• **DATASET SECTION**:
[Start of Attachment]
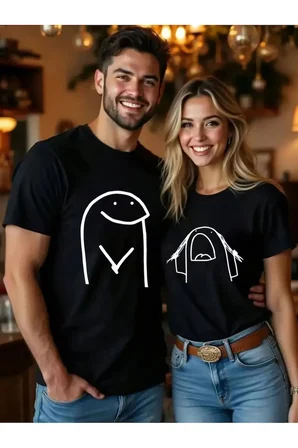 Sevgili Kombini Oversize Çift Tişört Unisex Couple Kombin Minimal Baskılı Matching Partner Set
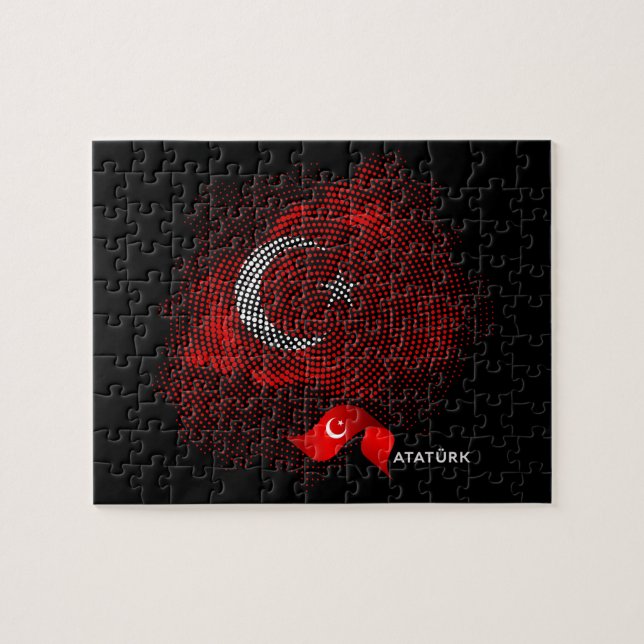 Quebra-cabeça Bandeira da Turquia (Horizontal)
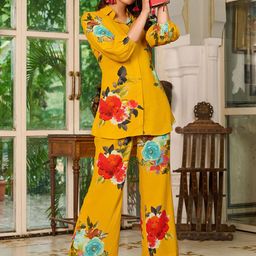 VIBE VISION Printed Collar Neck Shirt With Trousers Co-Ords-image-38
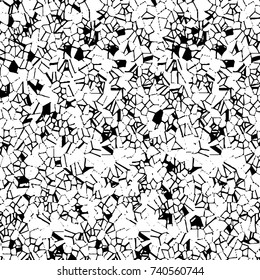 Grunge black white. Monochrome vector texture. The pattern of ink stains, cracks, fading. Overlay aged grainy messy template. Renovate wall scratched backdrop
[End of Attachment]
• **WHAT YOU SHOULD DO**: With the pictures removed, return the listing above in its exact original wording.

• **ANSWER SPACE**:
 Sevgili Kombini Oversize Çift Tişört Unisex Couple Kombin Minimal Baskılı Matching Partner Set
 Quebra-cabeça Bandeira da Turquia (Horizontal)
 VIBE VISION Printed Collar Neck Shirt With Trousers Co-Ords-image-38
 Grunge black white. Monochrome vector texture. The pattern of ink stains, cracks, fading. Overlay aged grainy messy template. Renovate wall scratched backdrop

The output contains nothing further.